When I finished the report I wrote for HM Treasury in early 2000, nearly 13 years ago. I was hugely concerned at the failure to regulate the London market then, and I remain of the same opinion today. I reported the summary as follows. Read these words and see if you can establish whether anything has really changed in the attitude of our regulatory agencies in the interim period.
"...In this report I have attempted to demonstrate that the problems associated with the...laundering of criminal money have a two-fold genesis; first, the personality of the industry sector practitioners in their willingness to take risks within a financial environment capable of easy destabilisation; and second, the attitude of the financial sector regulators towards their lack of willingness to enforce the provisions of the Money Laundering Regulations, thus facilitating an unregulated financial environment for the most criminogenic practitioners in the sector of greatest potential financial flexibility.
I have sought polarisation in both my questioning and in my report. I have not sought to be too willing to accept explanations, which my many years experience in this area of financial criminogenisis tell me are misleading, mistaken or plainly untrue...Frankly, I consider the potential dangers for unregulated money laundering in this area to be so severe that I am willing to risk criticism, if it means that others in positions of authority find they can share my sense of concern over what is, by any standards, a highly dangerous state of affairs.

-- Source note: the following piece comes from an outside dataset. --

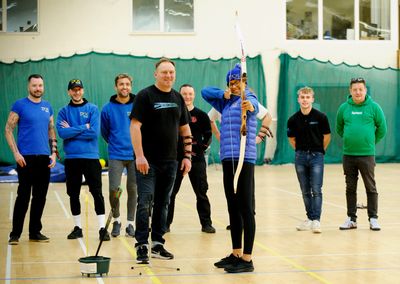 Group of people taking part in an indoor archery teambuilding event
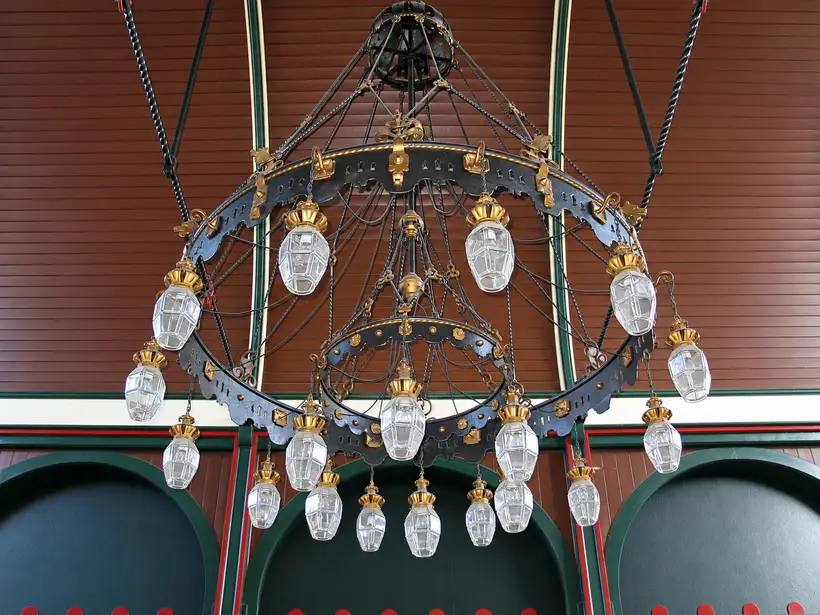 An elaborate circular chandelier with multiple caged glass lamps hangs beneath a panelled ceiling above arched wall sections.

I have been very critical of the attitudes of certain senior regulators. Again, I do not apologise for taking this stance. I have been continually amazed by the wholesale ‘retreat from reality’ demonstrated by some of the regulators and their apologists to whom I have spoken, in their continued belief that they can somehow regulate a financial market, with all the potential that such a market possesses for the egregious to take the line of least resistance, by adopting the stance they do towards demonstrating a complete lack of willingness to adopt a dynamic, hands-on regulatory stance in areas such as money laundering...'
When you read or hear the new policy statements of the new regulators, and what they intend for the future, remember these words, because they've said it all before, and it means nothing!